··· SUPPLIED PASSAGE ···

Open saurabhnanda opened 6 years ago

saurabhnanda commented 6 years ago

Going by this example would it be possible to generate the following function via TH:

iStyleToProduct :: Style -> String -> Int -> Product
iStyleToProduct style variation qty = undefined -- will be auto-generated via TH

There is the following comment in the example, but it is quite possible that one doesn't have the notion of a "default product".

You can easily create your own StyleToProduct function by setting default product : iStyleToProduct = iProduct'StyleToProduct myDefaultProduct

maxigit commented 6 years ago

At the moment, Metamorphosis doesn't deal with plain type (like Int and String), but I can see 3 ways to solve the problem.

The easiest would be to define it manually using the iStyle'ProductToProduct function

iStyleToProduct style variation qty = iStyleProductToProduct style product where
 product = Product undefined variation undefined  quantity

Not really elegant, but probably the simplest at the moment.

Another way, is to create two type wrapper for variation in quantity. You can do so with the following code

$(metamorphosis
   ( (\fd -> if fd ^. fdFieldName `elem` map Just ["variation", "quantity"]
             then [fd & fdTConsName .~ capitalize (fromJust  (fd ^. fdFieldName))]
             else [fd & fdTConsName .~ "Style" ])
   )

···

QUESTIONS TO ANSWER →
- 1) List the types that appear in the type signature of iStyleToProduct in the Metamorphosis thread.
- 2) Please write the next part of the Metamorphosis thread, picking up after its last line of code.

··· SUPPLIED INFORMATION ···

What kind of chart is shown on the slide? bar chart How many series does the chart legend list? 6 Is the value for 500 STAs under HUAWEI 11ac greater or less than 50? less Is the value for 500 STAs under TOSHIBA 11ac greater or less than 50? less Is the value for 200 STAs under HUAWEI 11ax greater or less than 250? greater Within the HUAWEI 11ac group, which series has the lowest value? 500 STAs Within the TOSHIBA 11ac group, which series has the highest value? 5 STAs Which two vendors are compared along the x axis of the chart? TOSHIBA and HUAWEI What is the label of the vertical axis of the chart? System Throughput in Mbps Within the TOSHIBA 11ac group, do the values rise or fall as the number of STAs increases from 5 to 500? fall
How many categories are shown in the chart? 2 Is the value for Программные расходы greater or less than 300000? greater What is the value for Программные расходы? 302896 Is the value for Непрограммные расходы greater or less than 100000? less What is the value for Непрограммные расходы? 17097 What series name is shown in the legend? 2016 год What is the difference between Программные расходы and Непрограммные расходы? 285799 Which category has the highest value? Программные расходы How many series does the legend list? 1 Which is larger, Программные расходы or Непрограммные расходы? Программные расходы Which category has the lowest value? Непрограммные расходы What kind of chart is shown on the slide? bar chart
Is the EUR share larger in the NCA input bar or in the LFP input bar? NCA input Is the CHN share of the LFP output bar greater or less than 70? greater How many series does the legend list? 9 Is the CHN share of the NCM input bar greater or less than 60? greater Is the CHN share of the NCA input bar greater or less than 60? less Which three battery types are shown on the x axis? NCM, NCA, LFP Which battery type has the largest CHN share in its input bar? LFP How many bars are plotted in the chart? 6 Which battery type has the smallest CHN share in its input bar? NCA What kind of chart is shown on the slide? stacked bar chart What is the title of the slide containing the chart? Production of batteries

···

ANSWERS TO THE EXERCISES →
- 1) Style, String, Int, Product

- 2)
   [''Product]
   (\n -> if n `elem` ["ProductToStyle", "Product'StyleToProduct", "Quantity'Style'VariatioinToProduct"]
          then (Just identityBCR)
          else (Just applicativeBCR)
   )
   (const [''Show, ''Eq])
 )

We modified slightly the field mapping function to map quantity and variation to Quantity and Variation.

This generates

data Quantity = Quantity {quantity :: Int}
  deriving (Show, Eq)
data Variation = Variation {variation :: String ?
  deriving (Show, Eq)

but also iQuantity'Style'VariationToProduct (arguments are in alphabetic order) which (pretty much) what you need. You'll obviously need to wrap your Int and String into Quantity and Variation but I thing it's cleaner.

The third way, is to use aStyleToProduct, which already exists but needs some default value for the missing arguments. Those default values be created by adding the appropriate instance to ConvertA . You can avoid orphan instances by creating your own type wrapper around Identity.